#### [Work task]
Answer these questions using the Tariqul Islam profile:
1. Who succeeded him as Minister of Information?
2. Which party did he join in 1970?
3. For how long was he imprisoned in Rajshahi and Jessore in 1968?

#### [Extract provided]
********

Minister of Information
- In office 11 March 2002 – 6 May 2004
- Preceded by: Abdul Moyeen Khan
- Succeeded by: Shamsul Islam

Minister of Environment and Forest
- In office 6 May 2004 – 29 October 2006
- Preceded by: Shajahan Siraj
- Succeeded by: Mostafizur Rahman Fizar

Member of Parliament for Jessore-3
- In office 28 October 2001 – 27 October 2006
- Succeeded by: Mohammad Khaledur Rahman Tito
- In office 19 March 1996 – 30 March 1996
- Preceded by: Raushan Ali
- Succeeded by: Ali Reza Raju

Personal details
- Born: 16 November 1946 Jessore, Bengal Presidency, British India
- Died: 4 November 2018 (aged 71) Dhaka, Bangladesh
- Party: Bangladesh Nationalist Party
- Spouse: Nargis Islam
- Children: 2, including Anindya Islam Amit

= Tariqul Islam =

Bangladeshi politician (1946–2018)

Tariqul Islam (16 November 1946 – 4 November 2018) was a Bangladesh Nationalist Party politician. He served as the cabinet minister of Ministry of Food, Ministry of Information and Ministry of Environment and Forest in the Third Khaleda Zia cabinet. He represented the Jessore-3 constituency in the 6th and 8th Jatiya Sangsad.

==Political life==
Tariqul got the dilapidated Shaheed Minar of Michael Madhusudan College repaired in Jessore in 1962 and was arrested by the then military government. He served as the general secretary of the Satra Union of Michael Madhusudan College as a candidate of the students' union in the academic year 1963–1964.

He was imprisoned in Rajshahi and Jessore for nine months in 1968 for his anti-Ayub movement. While at Rajshahi University, he was again imprisoned for leading the mass uprising of 1968.

He joined the National Awami Party led by Abdul Hamid Khan Bhasani in 1970. He actively participated in the liberation war. From the National Awami Party, he first joined the Nationalist Democratic Party and then Ziaur Rahman's Bangladesh Nationalist Party. He was one of the seventy six members of the first convening committee of the BNP. He was the founding convener of Jessore District Bangladesh Nationalist Party.

********

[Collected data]
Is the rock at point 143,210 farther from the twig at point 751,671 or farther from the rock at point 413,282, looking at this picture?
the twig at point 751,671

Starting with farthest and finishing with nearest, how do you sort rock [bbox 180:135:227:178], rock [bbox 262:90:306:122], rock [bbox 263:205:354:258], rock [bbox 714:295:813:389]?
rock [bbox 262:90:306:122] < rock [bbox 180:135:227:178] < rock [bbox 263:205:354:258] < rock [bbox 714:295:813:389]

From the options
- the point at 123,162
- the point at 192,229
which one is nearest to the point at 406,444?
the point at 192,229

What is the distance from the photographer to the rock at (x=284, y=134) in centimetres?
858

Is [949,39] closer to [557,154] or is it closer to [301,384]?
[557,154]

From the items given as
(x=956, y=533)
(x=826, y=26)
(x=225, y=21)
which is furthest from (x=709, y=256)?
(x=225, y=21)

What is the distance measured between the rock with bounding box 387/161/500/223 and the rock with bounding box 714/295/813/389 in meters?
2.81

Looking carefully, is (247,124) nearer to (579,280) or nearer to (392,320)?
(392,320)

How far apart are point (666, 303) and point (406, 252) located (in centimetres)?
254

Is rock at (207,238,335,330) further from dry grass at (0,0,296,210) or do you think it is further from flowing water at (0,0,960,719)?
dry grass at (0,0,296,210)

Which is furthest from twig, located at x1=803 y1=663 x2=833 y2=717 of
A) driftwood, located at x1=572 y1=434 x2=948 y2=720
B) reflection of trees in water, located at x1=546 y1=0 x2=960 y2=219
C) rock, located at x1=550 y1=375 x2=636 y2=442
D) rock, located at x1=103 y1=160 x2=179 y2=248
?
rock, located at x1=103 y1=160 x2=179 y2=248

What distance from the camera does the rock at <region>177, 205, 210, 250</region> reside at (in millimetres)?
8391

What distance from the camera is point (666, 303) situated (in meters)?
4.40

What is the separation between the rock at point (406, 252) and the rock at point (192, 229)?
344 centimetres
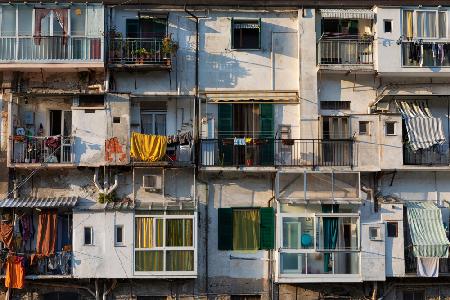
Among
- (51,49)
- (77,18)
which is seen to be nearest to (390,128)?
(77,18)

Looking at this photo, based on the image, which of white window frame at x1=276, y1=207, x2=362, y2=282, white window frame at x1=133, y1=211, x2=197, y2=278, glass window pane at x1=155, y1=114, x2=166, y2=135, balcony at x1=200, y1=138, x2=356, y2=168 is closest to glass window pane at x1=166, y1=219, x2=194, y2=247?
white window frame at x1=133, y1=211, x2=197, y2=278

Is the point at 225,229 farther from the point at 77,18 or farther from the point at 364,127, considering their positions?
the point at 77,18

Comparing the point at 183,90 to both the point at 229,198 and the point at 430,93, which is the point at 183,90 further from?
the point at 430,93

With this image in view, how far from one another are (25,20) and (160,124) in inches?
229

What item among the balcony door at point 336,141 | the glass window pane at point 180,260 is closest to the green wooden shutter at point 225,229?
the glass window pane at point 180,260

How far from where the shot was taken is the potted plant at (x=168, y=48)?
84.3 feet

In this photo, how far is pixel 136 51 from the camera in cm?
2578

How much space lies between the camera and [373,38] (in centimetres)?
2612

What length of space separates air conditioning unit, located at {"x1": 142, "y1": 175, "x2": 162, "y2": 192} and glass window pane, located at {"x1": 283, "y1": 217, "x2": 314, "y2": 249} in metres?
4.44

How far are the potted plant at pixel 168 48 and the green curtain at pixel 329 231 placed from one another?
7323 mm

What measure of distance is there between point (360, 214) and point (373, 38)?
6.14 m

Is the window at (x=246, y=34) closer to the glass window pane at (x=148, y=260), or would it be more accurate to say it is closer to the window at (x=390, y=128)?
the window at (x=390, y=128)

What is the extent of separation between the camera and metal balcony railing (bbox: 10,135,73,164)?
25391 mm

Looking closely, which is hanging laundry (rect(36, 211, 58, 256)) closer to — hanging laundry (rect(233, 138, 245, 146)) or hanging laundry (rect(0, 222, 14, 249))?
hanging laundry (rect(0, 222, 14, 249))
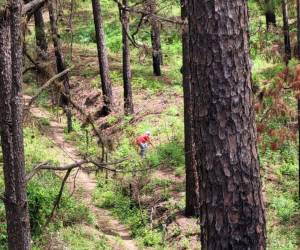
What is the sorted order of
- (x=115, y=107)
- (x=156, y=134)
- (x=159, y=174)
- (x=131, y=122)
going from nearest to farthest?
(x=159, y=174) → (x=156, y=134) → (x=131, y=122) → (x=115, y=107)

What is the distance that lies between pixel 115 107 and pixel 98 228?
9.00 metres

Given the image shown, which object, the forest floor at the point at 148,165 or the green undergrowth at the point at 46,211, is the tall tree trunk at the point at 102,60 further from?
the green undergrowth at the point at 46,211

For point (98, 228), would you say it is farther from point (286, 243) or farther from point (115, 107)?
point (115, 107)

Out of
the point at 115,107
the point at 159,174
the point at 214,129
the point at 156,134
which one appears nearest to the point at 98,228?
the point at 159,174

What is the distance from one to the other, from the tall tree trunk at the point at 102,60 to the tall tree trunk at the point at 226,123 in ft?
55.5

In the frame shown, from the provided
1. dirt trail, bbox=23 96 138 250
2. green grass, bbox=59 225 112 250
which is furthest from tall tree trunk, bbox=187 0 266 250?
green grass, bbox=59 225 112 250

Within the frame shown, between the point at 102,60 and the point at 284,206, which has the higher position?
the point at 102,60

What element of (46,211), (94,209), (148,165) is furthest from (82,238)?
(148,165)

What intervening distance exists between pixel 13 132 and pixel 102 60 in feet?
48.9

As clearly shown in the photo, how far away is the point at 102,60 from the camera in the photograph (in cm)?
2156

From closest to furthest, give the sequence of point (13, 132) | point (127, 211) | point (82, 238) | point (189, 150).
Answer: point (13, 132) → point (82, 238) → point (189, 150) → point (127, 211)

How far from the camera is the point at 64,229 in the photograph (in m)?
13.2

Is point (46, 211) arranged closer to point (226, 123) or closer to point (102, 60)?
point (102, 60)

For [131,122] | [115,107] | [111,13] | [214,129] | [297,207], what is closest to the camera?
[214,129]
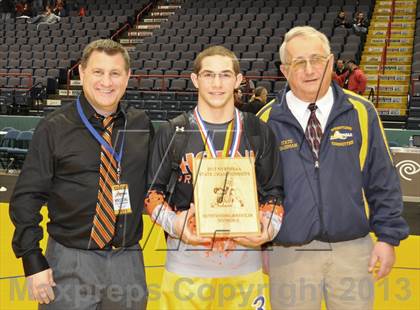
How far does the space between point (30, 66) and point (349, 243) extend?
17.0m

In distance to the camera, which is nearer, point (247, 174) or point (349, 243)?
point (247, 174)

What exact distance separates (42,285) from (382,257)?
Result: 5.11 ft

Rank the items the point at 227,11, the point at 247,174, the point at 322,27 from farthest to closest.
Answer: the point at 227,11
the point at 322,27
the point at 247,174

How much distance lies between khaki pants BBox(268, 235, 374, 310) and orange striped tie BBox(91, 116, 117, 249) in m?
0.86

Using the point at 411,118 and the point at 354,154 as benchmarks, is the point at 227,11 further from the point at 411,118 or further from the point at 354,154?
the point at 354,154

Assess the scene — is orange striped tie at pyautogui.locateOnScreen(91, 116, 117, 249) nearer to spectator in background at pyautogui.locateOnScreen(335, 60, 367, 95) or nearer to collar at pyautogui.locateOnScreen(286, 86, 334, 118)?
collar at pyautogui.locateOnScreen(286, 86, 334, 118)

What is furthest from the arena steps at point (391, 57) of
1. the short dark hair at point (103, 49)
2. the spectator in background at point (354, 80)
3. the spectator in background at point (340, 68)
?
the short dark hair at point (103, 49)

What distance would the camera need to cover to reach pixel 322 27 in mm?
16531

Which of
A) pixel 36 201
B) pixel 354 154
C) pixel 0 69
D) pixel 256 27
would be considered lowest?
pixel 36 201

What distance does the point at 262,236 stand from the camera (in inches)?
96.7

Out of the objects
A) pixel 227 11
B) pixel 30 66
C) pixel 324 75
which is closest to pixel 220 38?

********

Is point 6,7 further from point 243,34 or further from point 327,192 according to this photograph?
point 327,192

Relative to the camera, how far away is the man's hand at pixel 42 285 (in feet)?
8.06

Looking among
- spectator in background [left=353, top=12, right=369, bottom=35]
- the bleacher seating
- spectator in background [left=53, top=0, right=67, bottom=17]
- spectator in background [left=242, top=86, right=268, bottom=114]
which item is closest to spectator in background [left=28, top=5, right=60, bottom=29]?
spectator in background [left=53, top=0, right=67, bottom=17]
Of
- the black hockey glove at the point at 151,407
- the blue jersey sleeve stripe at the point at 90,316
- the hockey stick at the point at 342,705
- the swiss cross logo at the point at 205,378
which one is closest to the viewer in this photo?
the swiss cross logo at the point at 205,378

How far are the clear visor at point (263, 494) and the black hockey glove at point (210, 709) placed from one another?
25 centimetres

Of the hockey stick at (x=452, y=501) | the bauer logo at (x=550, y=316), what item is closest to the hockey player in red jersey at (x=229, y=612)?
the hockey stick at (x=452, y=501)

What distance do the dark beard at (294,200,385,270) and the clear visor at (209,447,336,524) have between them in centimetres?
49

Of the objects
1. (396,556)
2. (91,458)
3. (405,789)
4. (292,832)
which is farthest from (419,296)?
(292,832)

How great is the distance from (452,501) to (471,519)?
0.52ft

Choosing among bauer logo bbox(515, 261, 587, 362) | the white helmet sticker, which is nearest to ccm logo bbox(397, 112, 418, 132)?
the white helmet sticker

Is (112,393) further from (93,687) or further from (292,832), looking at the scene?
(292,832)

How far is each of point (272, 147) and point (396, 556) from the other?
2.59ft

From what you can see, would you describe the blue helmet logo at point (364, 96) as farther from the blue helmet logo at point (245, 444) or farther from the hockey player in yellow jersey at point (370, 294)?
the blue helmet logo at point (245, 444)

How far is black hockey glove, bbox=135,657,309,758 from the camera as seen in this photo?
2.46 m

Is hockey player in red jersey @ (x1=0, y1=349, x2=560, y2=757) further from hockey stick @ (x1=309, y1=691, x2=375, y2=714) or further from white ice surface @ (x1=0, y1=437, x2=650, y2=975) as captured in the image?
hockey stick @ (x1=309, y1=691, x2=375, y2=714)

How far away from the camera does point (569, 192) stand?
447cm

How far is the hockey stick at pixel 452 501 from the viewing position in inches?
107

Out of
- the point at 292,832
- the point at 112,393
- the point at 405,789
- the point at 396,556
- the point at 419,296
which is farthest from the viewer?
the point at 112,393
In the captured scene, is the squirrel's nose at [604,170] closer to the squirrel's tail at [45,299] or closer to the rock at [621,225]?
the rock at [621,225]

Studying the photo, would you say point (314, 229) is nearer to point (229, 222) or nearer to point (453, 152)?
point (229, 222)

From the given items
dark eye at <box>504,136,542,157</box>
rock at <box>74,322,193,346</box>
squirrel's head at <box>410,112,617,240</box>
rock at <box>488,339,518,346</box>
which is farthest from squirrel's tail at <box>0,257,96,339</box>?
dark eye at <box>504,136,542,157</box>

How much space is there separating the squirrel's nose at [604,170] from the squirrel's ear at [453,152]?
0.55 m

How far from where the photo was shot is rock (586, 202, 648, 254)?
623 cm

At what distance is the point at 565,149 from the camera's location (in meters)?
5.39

********

#### [Solution for this exercise]
1. Shamsul Islam
2. The National Awami Party, led by Abdul Hamid Khan Bhasani
3. Nine months